Falamos em planejar, registrar, refletir e replanejar como uma postura contemporânea do educador, que percebe as crianças e acolhe suas contribuições. Mas isso é suficiente no contexto formal da Educação Infantil?
O que dizer de currículos oficias, como a BNCC, com conteúdos a serem ensinados ?
→ Por onde começar?
→ Quem pensa sobre a criança e a infância hoje?

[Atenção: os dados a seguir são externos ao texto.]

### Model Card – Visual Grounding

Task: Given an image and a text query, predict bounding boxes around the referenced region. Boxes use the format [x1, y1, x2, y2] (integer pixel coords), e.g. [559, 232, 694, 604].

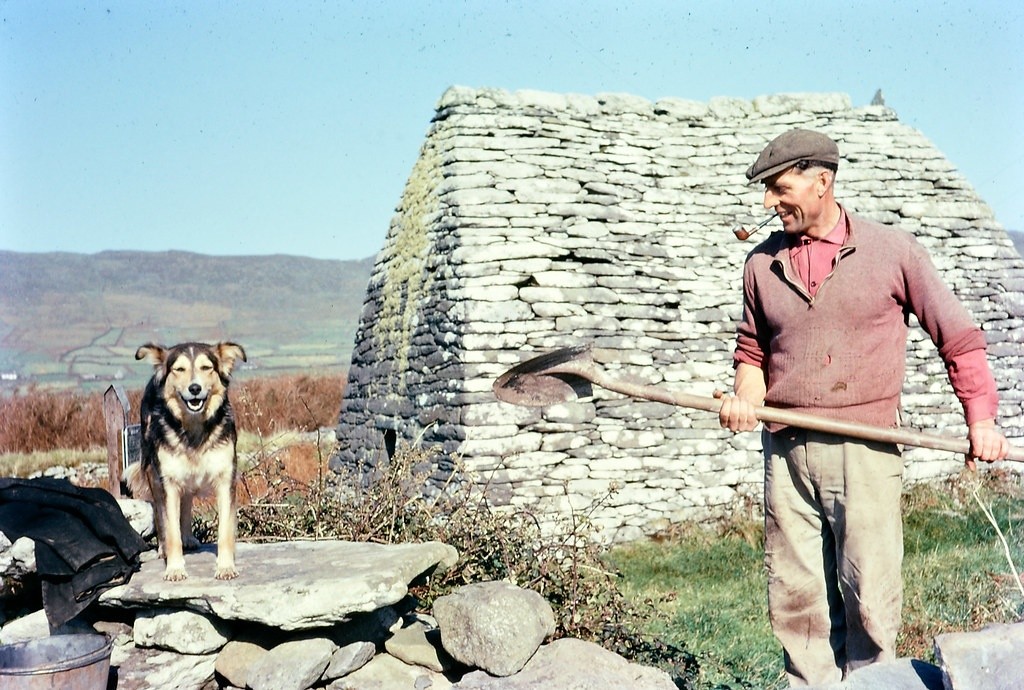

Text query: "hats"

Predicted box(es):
[746, 128, 839, 187]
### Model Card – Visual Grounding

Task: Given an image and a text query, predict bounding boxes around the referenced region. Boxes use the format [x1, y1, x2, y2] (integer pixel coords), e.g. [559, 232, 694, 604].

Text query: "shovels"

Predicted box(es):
[492, 341, 1024, 465]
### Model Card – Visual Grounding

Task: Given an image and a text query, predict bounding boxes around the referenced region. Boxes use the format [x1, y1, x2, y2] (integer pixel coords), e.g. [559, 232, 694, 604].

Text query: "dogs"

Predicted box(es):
[119, 339, 249, 582]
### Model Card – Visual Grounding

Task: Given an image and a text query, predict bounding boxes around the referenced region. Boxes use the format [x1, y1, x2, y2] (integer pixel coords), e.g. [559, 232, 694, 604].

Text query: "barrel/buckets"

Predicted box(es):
[0, 633, 113, 690]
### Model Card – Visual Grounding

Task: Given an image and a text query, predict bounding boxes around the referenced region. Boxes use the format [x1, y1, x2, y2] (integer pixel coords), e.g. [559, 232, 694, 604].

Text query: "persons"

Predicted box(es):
[711, 128, 1008, 688]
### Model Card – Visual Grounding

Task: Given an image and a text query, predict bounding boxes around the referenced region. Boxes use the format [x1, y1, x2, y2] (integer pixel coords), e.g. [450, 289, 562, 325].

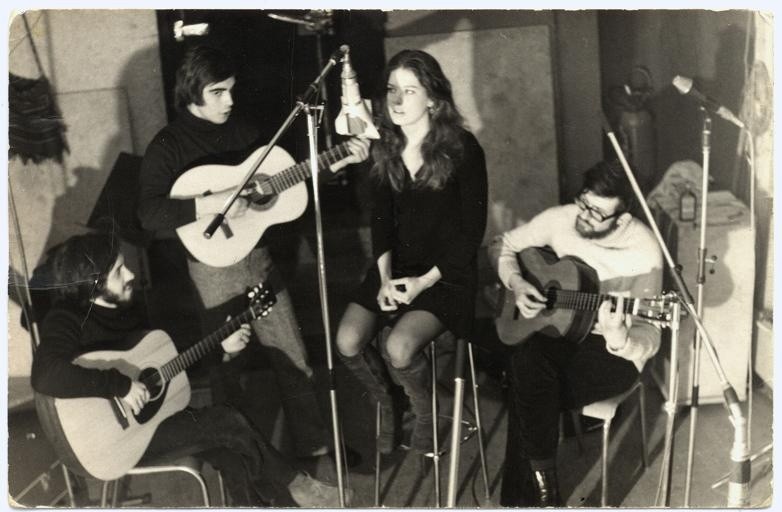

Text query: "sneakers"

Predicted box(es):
[288, 468, 353, 509]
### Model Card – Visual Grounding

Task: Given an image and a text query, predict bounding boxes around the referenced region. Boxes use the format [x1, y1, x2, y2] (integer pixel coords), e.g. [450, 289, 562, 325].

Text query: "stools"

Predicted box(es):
[98, 386, 229, 507]
[370, 303, 496, 506]
[566, 373, 650, 508]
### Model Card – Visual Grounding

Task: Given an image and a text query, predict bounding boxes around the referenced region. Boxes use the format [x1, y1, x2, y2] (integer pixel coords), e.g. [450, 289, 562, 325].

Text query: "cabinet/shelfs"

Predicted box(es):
[648, 189, 756, 404]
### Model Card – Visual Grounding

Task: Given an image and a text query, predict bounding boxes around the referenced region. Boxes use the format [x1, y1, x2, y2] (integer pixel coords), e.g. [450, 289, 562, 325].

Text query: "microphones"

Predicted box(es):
[727, 417, 751, 508]
[334, 64, 381, 140]
[672, 74, 743, 128]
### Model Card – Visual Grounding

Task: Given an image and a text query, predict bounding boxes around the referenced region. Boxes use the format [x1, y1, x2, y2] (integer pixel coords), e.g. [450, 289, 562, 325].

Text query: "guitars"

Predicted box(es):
[496, 248, 676, 348]
[32, 284, 279, 485]
[171, 140, 363, 267]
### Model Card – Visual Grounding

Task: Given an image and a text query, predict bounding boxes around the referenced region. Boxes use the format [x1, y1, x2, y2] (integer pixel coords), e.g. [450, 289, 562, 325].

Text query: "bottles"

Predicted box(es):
[678, 179, 697, 224]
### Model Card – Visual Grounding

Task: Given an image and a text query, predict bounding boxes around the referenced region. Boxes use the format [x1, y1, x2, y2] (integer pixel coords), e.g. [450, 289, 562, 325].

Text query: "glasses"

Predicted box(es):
[575, 195, 615, 222]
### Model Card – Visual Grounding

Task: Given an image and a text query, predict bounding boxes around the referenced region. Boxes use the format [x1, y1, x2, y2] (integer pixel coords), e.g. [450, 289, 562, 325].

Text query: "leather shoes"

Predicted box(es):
[531, 467, 563, 507]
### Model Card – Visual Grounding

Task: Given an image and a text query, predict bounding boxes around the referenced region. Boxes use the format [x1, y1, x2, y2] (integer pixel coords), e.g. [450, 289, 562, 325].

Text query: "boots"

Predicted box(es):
[384, 350, 439, 454]
[333, 344, 409, 455]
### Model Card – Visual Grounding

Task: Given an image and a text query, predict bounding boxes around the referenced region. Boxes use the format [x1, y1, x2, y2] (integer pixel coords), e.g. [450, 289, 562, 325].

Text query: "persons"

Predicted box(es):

Podemos partir de uma discussão baseada na Antropologia da Criança para buscar conclusões. Clarice Cohn (2005) disse que a criança produz cultura, não pelos objetos ou relatos que constrói, mas pela formulação de um sentido que dá ao mundo que a rodeia. Segundo a antropóloga, criança não sabe menos, sabe outra coisa e nós adultos precisamos entrar neste mundo respeitando uma cultura que já existe. Essa postura faz toda a diferença ao pensar em “currículos” e “ensinos”, porque não é possível construir desenvolvimento sobre um território desrespeitado ou até destruído.
Conhecer a cultura da infância das crianças com as quais trabalhamos, é o primeiro ponto de partida para pensar no contexto educativo.
O segundo ponto é refletir sobre a forma como entendemos a infância e o que ela representa para a constituição do futuro adulto.
É a criança um adulto em miniatura?
Já vimos que a Antropologia da Criança distancia-se desse pensamento porque considera que a criança tem universo próprio.
O terceiro ponto apoia-se nas pesquisas da arquitetura do cérebro, que é formado pelas experiências, aprendizagens e emoções vividas na infância.
Os estudos de ambas as ciências – antropologia e fisiologia do pensamento – falam que crianças aprendem pela experiência, pela pesquisa e interações que realizam ao brincar, que deixam marcas por toda a vida.
Esse é o nosso guia!
Simples?
Não, complexo! E desafiador!
Fomos treinados para conduzir o ensino e dar aulas. Esse modo de agir não é respeitoso e nem produtivo.
Se aquilo que é planejado só parte do desejo do educador, por mais interessante que seja, cai na imposição. Se planejamos pensando nos interesses e pesquisas já apresentados pelas crianças e nas necessidades identificadas nas reflexões pedagógicas, então oferecemos oportunidades de experiências. Se pensamos em propor (não fazer!) atividade, com opções de propostas “paralelas” para quem tem outros desejos, garantimos vivências significativas.
Mas afinal, qual a responsabilidade sobre o desenvolvimento das crianças na escola?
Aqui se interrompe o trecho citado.